### WHAT YOU WILL DO
Please extend the passage on convergence in mean, picking up after its last sentence.

### SOURCE PASSAGE
*** Begin section ***
Examples and counterexamples you should know
A few constructions clarify what does and does not follow in mean convergence. First, Lr ⇒ probability via Markov is a one-line bound: P(|Xn − X| > ε) ≤ E[|Xn − X|^r]/ε^r.
Second, Ls ⇒ Lr for s > r ≥ 1 uses Hölder monotonicity: ||Y||r ≤ ||Y||s. Two counterexamples are essential.
The “spike” example Xn = n with probability 1/n, else 0, shows convergence in probability can fail to imply L1. Another is that convergence in distribution alone never guarantees any Lr convergence. You can have Xn ⇒ X with E[|Xn − X|^r] not going to zero if moments are unstable.
These examples motivate adding uniform integrability or stronger moment conditions to recover L1 or L2 statements.
FAQs on convergence in mean
-
What conditions guarantee that convergence in probability combined with uniform integrability implies L1 convergence? If Xn →p X and {|Xn|} is uniformly integrable (for example, supn E|Xn|^p < ∞ for some p > 1, or |Xn| ≤ Y with E[Y] < ∞), then Xn →L1 X by a Vitali-type theorem; see Uniform integrability.
*** End section ***
Entries drawn from a collection
*** Begin section ***
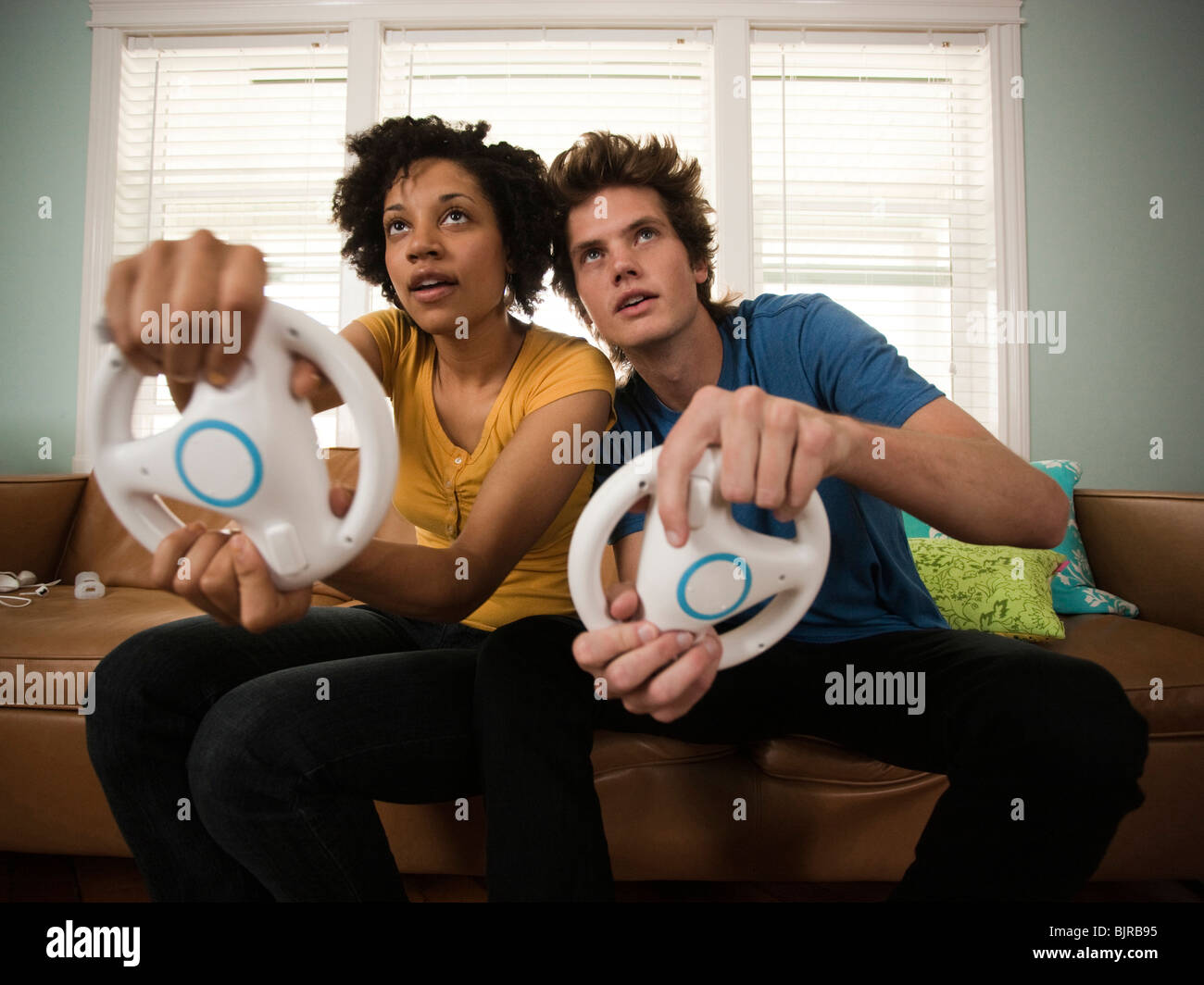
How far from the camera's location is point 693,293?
1086 mm

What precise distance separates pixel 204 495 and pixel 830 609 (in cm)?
72

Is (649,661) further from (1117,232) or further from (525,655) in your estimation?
(1117,232)

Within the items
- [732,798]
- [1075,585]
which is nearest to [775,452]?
[732,798]

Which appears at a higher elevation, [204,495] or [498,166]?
[498,166]

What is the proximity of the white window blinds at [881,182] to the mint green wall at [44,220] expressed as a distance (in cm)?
225

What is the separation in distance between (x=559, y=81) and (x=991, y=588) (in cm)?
207

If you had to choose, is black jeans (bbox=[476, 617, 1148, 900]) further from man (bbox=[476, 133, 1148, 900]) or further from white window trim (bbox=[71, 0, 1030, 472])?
white window trim (bbox=[71, 0, 1030, 472])

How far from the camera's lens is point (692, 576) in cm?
60

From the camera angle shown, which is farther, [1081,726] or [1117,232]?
[1117,232]

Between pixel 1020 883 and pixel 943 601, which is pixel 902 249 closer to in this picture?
pixel 943 601

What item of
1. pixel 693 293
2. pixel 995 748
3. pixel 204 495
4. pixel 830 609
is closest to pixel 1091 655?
pixel 830 609

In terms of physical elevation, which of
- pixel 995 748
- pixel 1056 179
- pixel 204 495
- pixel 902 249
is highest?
pixel 1056 179

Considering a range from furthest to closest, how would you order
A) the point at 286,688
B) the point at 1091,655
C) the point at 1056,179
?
the point at 1056,179 → the point at 1091,655 → the point at 286,688

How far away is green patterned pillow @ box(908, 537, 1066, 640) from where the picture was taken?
1.37 meters
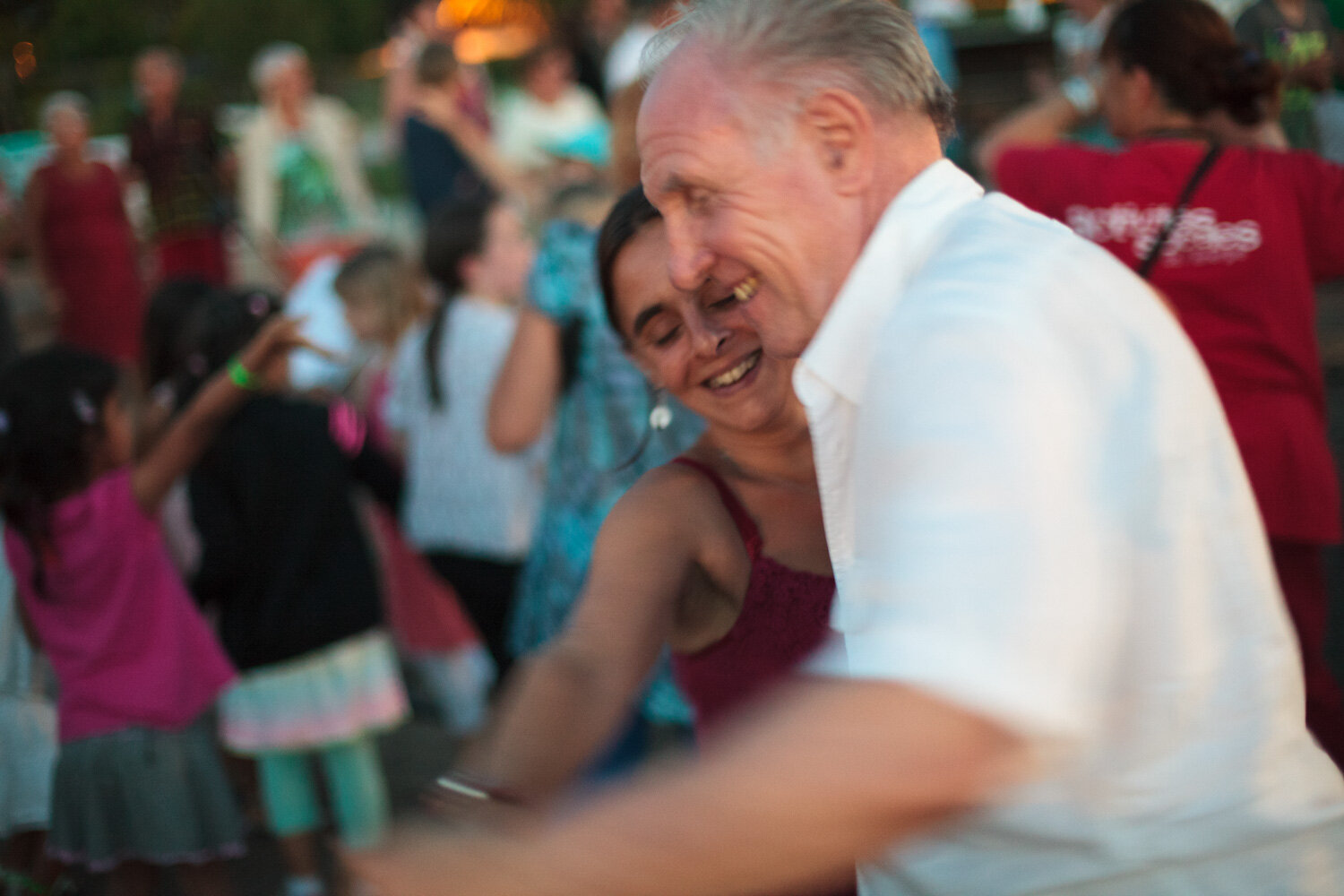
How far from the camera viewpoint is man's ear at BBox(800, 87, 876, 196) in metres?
1.12

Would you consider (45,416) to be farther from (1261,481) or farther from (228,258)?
(228,258)

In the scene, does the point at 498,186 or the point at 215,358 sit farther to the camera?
the point at 498,186

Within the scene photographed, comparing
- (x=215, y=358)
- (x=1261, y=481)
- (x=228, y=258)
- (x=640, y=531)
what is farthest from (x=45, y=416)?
(x=228, y=258)

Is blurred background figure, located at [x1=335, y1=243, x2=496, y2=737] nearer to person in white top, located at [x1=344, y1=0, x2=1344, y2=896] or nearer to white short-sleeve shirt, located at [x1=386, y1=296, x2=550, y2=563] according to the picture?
white short-sleeve shirt, located at [x1=386, y1=296, x2=550, y2=563]

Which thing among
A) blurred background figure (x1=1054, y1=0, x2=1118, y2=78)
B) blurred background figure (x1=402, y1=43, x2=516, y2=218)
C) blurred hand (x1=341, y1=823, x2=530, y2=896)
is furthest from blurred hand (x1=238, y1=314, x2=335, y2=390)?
blurred background figure (x1=402, y1=43, x2=516, y2=218)

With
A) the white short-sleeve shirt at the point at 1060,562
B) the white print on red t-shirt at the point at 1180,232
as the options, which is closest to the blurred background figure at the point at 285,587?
the white print on red t-shirt at the point at 1180,232

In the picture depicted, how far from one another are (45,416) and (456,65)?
155 inches

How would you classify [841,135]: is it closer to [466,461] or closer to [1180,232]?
[1180,232]

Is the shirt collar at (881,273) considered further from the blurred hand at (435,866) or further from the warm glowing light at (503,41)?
the warm glowing light at (503,41)

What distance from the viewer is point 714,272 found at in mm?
1229

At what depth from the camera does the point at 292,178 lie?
7801 mm

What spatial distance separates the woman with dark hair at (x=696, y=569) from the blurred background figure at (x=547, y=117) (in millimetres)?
5903

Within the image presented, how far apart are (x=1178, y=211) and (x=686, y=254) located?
5.75 feet

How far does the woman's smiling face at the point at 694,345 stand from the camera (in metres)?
1.82
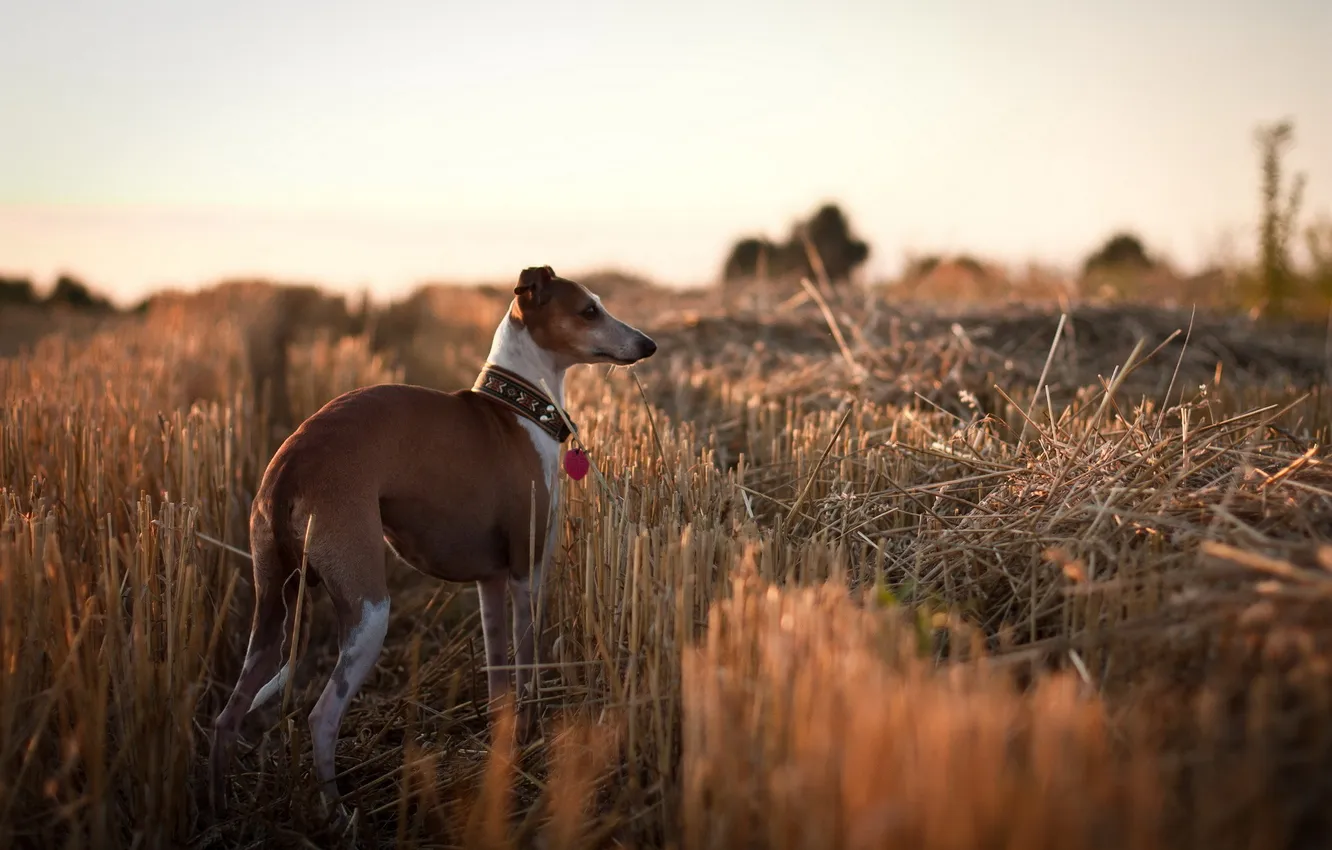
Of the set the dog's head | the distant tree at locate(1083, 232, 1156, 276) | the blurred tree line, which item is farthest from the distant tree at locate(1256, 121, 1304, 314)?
the blurred tree line

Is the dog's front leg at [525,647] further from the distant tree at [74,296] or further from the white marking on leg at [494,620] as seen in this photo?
the distant tree at [74,296]

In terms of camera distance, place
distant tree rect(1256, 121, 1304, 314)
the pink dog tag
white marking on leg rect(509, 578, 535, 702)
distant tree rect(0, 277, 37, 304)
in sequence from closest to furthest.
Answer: white marking on leg rect(509, 578, 535, 702), the pink dog tag, distant tree rect(1256, 121, 1304, 314), distant tree rect(0, 277, 37, 304)

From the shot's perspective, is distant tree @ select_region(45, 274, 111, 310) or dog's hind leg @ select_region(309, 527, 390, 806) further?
distant tree @ select_region(45, 274, 111, 310)

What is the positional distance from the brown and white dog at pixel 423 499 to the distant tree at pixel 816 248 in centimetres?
1760

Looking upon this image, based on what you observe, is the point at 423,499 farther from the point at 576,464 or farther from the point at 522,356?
the point at 522,356

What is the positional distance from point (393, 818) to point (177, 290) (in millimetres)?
18347

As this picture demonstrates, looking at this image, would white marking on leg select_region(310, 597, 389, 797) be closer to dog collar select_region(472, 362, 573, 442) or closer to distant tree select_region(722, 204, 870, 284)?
dog collar select_region(472, 362, 573, 442)

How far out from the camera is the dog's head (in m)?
4.19

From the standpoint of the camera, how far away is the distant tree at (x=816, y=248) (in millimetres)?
21891

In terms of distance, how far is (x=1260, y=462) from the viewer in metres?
3.41

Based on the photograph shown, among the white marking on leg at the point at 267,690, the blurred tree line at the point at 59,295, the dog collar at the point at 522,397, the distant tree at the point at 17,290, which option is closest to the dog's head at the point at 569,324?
the dog collar at the point at 522,397

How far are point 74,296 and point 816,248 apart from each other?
26759 millimetres

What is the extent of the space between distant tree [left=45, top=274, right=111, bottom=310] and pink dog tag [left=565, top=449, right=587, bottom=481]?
117 ft

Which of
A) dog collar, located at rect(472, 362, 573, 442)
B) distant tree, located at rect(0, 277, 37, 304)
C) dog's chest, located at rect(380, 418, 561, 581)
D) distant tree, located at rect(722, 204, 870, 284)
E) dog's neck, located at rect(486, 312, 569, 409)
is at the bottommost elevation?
dog's chest, located at rect(380, 418, 561, 581)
*** End section ***
### OUTPUT OF THE TASK
-
How can I bound E[|Xn − X|^r] to obtain a rate using Jensen, Hölder, or Minkowski? Use convexity for averages (Jensen), triangle inequality for sums (Minkowski), and mixed moments for products (Hölder). Example: for Lipschitz f, E|f(Xn) − f(X)|^r ≤ L^r E|Xn − X|^r; for sample means with finite variance, E|X̄n − μ|^2 = σ^2/n.
-
When is mean-square convergence to a constant equivalent to variance going to zero and bias going to zero? Always: E[(Xn − c)^2] = Var(Xn) + (E[Xn] − c)^2, so Xn →L2 c iff Var(Xn) → 0 and E[Xn] → c.
-
Does convergence in mean (L1) imply almost sure convergence, and what extra assumptions make it hold? L1 ⇒ probability, but not almost sure. To upgrade to almost sure, add summability of tail probabilities or martingale/summability conditions that force with-probability-one convergence.
-
How do Lipschitz or smooth transformations f(.) affect Lr convergence of random variables? Lipschitz maps preserve Lr convergence and rates: ||f(Xn) − f(X)||r ≤ L ||Xn − X||r. For smooth f with controlled derivatives and suitable moments, Hölder transfers convergence with explicit constants.
-
Can a sequence converge in probability but fail to converge in L1 even if its first moments are bounded? Yes. The spike example has supn E|Xn| = 1 yet Xn does not converge to 0 in L1; bounded first moments do not ensure uniform integrability.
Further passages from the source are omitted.